You are to retype all of the data exactly as it appears.

=== Begin Enclosure ===

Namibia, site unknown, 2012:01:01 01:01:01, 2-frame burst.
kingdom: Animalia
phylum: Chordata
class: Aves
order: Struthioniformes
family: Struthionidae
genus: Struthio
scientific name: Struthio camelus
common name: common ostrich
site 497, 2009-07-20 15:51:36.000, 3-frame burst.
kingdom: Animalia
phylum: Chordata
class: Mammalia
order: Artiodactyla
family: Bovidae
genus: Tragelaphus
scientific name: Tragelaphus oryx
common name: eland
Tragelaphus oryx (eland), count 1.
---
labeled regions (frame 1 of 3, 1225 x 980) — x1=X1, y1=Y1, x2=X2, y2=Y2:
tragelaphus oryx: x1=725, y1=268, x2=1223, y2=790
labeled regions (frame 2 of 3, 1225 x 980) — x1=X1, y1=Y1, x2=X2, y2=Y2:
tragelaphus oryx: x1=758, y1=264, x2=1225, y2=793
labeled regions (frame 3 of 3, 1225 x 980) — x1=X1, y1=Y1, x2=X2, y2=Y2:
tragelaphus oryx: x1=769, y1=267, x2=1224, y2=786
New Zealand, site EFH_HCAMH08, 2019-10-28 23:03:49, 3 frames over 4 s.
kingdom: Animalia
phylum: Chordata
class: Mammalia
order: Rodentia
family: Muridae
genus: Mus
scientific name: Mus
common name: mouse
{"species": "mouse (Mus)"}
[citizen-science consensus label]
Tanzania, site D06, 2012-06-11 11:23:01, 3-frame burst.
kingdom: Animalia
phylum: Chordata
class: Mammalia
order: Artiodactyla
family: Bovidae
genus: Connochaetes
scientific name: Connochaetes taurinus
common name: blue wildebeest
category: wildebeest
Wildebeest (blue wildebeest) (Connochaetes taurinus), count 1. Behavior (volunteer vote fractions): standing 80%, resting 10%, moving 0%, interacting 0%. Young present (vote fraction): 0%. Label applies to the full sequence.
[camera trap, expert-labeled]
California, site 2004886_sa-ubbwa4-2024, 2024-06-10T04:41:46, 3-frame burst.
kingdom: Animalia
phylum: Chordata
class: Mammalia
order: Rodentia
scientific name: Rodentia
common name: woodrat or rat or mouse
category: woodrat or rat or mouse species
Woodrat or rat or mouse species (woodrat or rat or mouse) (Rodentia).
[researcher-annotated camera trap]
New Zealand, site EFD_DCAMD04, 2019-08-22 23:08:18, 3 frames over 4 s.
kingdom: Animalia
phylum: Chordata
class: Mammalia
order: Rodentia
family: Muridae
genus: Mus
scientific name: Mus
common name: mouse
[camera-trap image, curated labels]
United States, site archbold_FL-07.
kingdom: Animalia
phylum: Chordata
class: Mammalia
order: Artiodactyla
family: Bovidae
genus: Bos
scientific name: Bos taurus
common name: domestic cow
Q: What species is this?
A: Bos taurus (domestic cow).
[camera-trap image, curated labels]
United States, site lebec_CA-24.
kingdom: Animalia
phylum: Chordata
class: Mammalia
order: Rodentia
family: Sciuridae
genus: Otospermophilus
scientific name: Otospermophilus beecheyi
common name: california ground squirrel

=== End Enclosure ===

Result below:
Namibia, site unknown, 2012:01:01 01:01:01, 2-frame burst.
kingdom: Animalia
phylum: Chordata
class: Aves
order: Struthioniformes
family: Struthionidae
genus: Struthio
scientific name: Struthio camelus
common name: common ostrich
site 497, 2009-07-20 15:51:36.000, 3-frame burst.
kingdom: Animalia
phylum: Chordata
class: Mammalia
order: Artiodactyla
family: Bovidae
genus: Tragelaphus
scientific name: Tragelaphus oryx
common name: eland
Tragelaphus oryx (eland), count 1.
---
labeled regions (frame 1 of 3, 1225 x 980) — x1=X1, y1=Y1, x2=X2, y2=Y2:
tragelaphus oryx: x1=725, y1=268, x2=1223, y2=790
labeled regions (frame 2 of 3, 1225 x 980) — x1=X1, y1=Y1, x2=X2, y2=Y2:
tragelaphus oryx: x1=758, y1=264, x2=1225, y2=793
labeled regions (frame 3 of 3, 1225 x 980) — x1=X1, y1=Y1, x2=X2, y2=Y2:
tragelaphus oryx: x1=769, y1=267, x2=1224, y2=786
New Zealand, site EFH_HCAMH08, 2019-10-28 23:03:49, 3 frames over 4 s.
kingdom: Animalia
phylum: Chordata
class: Mammalia
order: Rodentia
family: Muridae
genus: Mus
scientific name: Mus
common name: mouse
{"species": "mouse (Mus)"}
[citizen-science consensus label]
Tanzania, site D06, 2012-06-11 11:23:01, 3-frame burst.
kingdom: Animalia
phylum: Chordata
class: Mammalia
order: Artiodactyla
family: Bovidae
genus: Connochaetes
scientific name: Connochaetes taurinus
common name: blue wildebeest
category: wildebeest
Wildebeest (blue wildebeest) (Connochaetes taurinus), count 1. Behavior (volunteer vote fractions): standing 80%, resting 10%, moving 0%, interacting 0%. Young present (vote fraction): 0%. Label applies to the full sequence.
[camera trap, expert-labeled]
California, site 2004886_sa-ubbwa4-2024, 2024-06-10T04:41:46, 3-frame burst.
kingdom: Animalia
phylum: Chordata
class: Mammalia
order: Rodentia
scientific name: Rodentia
common name: woodrat or rat or mouse
category: woodrat or rat or mouse species
Woodrat or rat or mouse species (woodrat or rat or mouse) (Rodentia).
[researcher-annotated camera trap]
New Zealand, site EFD_DCAMD04, 2019-08-22 23:08:18, 3 frames over 4 s.
kingdom: Animalia
phylum: Chordata
class: Mammalia
order: Rodentia
family: Muridae
genus: Mus
scientific name: Mus
common name: mouse
[camera-trap image, curated labels]
United States, site archbold_FL-07.
kingdom: Animalia
phylum: Chordata
class: Mammalia
order: Artiodactyla
family: Bovidae
genus: Bos
scientific name: Bos taurus
common name: domestic cow
Q: What species is this?
A: Bos taurus (domestic cow).
[camera-trap image, curated labels]
United States, site lebec_CA-24.
kingdom: Animalia
phylum: Chordata
class: Mammalia
order: Rodentia
family: Sciuridae
genus: Otospermophilus
scientific name: Otospermophilus beecheyi
common name: california ground squirrel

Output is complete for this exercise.